La rédaction se pose la question (fort pertinente) d’entamer une série sur les « piliers » des divisions inférieures de quelques grands pays. Sans vouloir trop dévoiler d’une idée intéressante, il s’agira de listes et historiques rapides de clubs n’ayant passé ni trop de temps en D1, ni trop de saisons en-dessous de la D4. Je ne suis pas sûr que Mulhouse, qui a disparu des écrans depuis l’explosion en vol de sa section pro, réponde aux critères. Grenoble, Orléans, Châteauroux, et quelques autres sont plus « dans le moule » et sont donc plus à rapprocher du Holstein ou du Greuther Fürth.
En 1917, dis-tu g-g-g, « les Cigognes sont les maîtresses incontestées du football dans le Nord »………… Or moi, à chaque fois que j’entends parler de Kiel, je pense instantanément à l’insurrection (très durement et veulement réprimée) de 1918….et est-il possible que le football fût préservé d’événements d’une telle portée? Alors même que Kiel s’en trouvait être l’une des places-fortes? Ce club fut-il alors récupéré d’une manière ou d’une autre?

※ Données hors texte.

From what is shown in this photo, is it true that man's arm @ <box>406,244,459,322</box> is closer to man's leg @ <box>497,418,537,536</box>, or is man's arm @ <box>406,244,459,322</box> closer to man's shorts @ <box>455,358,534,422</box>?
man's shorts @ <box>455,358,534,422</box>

C’est que, avant Hitler, et avant même Mussolini : la gauche allemande fut des toutes premières forces politiques, en Europe, à avoir instrumentalisé le football, dès lors?
Le football était entre parenthèses pendant toute la guerre : toutes les compétitions étaient suspendues, ce qui n’empêchait pas les clubs de vivre et parfois de fusionner comme on l’a lu plus haut. Les sources que j’ai consultées ne portent pas trace d’un engagement politique marqué ni d’un côté, ni de l’autre pour le Holstein.